Last season he was the main man, the focal point of every attack, and the senior striker at the club.
This season, Danny Ings is there to help him and to challenge him.
Ollie Watkins will need to deal with this new dynamic, and getting off the mark will keep his confidence high.
The Bad
The game against Spurs was always going to be tricky.
After their first half collapse against Arsenal in the North London Derby and Villa’s performance at Manchester United, fans understandably smelt blood in the water.
With hindsight, cliché’s exist in football for a reason…
Wounded animals are dangerous…
Go out and win the second half…
After the Lord Mayor’s Show…
Spurs were not doubt wounded, and they desperately needed a positive result.
The reason they had been playing so badly was down to underperformance from their front three, Lucas Moura, Kane and Son.
When these three upped their levels, Spurs would be a better side, and that’s precisely what happened against Villa.
This was easy to miss because the media coverage had been of a Spurs meltdown.
Spurs went out and won the second half against Arsenal and had enough chances to get back into the game through a penalty not given and good saves from the Arsenal keeper Ramsdale, so the signs of recovery were there.

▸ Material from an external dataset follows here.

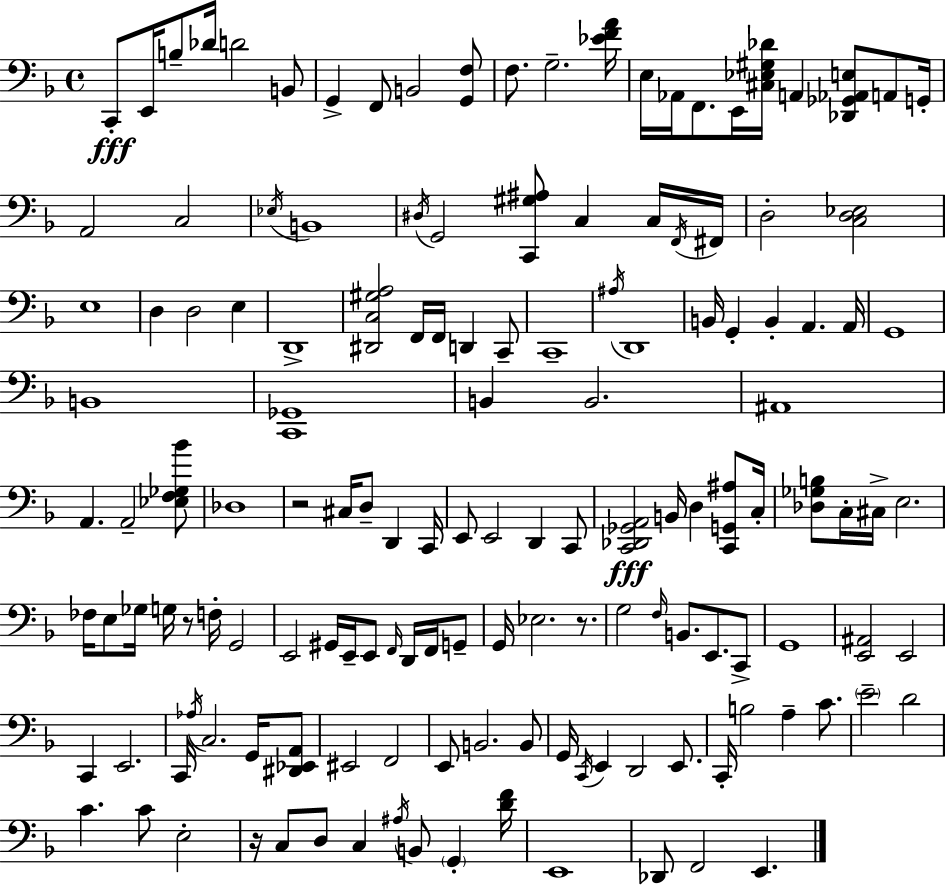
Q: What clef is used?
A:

Which leaves the Villa side of things…
Despite the result, it wasn’t a bad performance, it was untidy. There was an air of impatience about their play, that could naturally follow a win against Manchester United.
The whole Aston Villa side looked to be in a rush to get this game over.

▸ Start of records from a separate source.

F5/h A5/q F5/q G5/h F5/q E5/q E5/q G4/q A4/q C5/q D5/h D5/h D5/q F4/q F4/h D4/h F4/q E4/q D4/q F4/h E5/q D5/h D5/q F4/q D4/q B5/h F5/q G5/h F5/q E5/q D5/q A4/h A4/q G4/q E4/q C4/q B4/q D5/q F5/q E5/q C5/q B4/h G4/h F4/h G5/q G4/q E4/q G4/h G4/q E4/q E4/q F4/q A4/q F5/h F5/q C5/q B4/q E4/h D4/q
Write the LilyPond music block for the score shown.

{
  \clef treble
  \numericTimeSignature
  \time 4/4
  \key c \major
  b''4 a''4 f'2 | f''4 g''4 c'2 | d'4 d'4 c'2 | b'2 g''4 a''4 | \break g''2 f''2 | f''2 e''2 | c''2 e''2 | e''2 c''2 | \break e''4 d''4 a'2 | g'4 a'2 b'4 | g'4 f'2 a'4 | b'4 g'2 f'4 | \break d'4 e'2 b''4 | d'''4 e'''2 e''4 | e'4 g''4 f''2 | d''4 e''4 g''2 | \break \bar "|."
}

Villa came out frantically, and for the first twenty minutes, Tottenham couldn’t get out of their half. Unfortunately, Villa, couldn’t get the goal and got hit on the break.
A giveaway by McGinn, Son then advanced the ball up the pitch in a flash, Hause held him up, but he passed to Hojbjerg and Konsa turned his back on the shot that went past Martinez.
After working hard to get the equaliser in the second half, it happened to Villa again. Son had too much pace and space for Hause and squared it for either a Targett own goal or a Moura tap in depending on your outlook.
It only took two moments to lose the game.
The warning was there against Manchester United, when Greenwood broke and didn’t square it like Son.
Aston Villa are far from a bad side, but it’s the little things that decide the games against the big teams and the big players.
Had Villa shown a bit more composure, the result would have flipped the other way.
Discounts on Aston Villa Shirts (click below)
The Ugly
There’s no formation that fits every game, and Dean Smith will now need to tinker with it again over the international break.
One criticism levelled at Aston Villa after their great start last season, was that teams had worked them out after Christmas.
This was most evident, away at Brighton and at home to West Ham in early 2021.
Where Villa had dominated the play in previous games without getting results against the pair, the reverse fixtures saw Villa dominated in a 0-0 away at Brighton and 1-3 at home to West Ham, after being tactically nullified.
3-5-2 has now been the starting formation for the last four league games and against Spurs, it didn’t work.
Son was able to strike at the space between Villa’s players, particularly full back and outside centre back, and Spurs didn’t bother trying to play out from the back and through the middle like Manchester United did.
This left the three in midfield pulled apart and unable to act as a unit like they had in the previous game at Old Trafford.
There needed to be a change at half-time, but Dean Smith felt the formation was still strong enough to deal with the game, and he was nearly correct.
However, this is the first indication that teams are already working out the Villa 3-5-2 and any team with a pacy front three, won’t need to be as good as Villa to cause them problems.
Look at the first goal from Lukaku against Villa. Villa caught on the break and the ball into the space between the full-back Cash and Tuanzebe.
3-5-2 will play into Liverpool and Manchester City’s hands especially, so Smith needs to tweak it more proactively moving forward.
Of course, not every team will have forwards the quality of Son, Kane, Moura and Lukaku.
Aston Villa and Dean Smith just need to be more aware that what works brilliantly one week may look a bit uglier the next, and keep changing things up.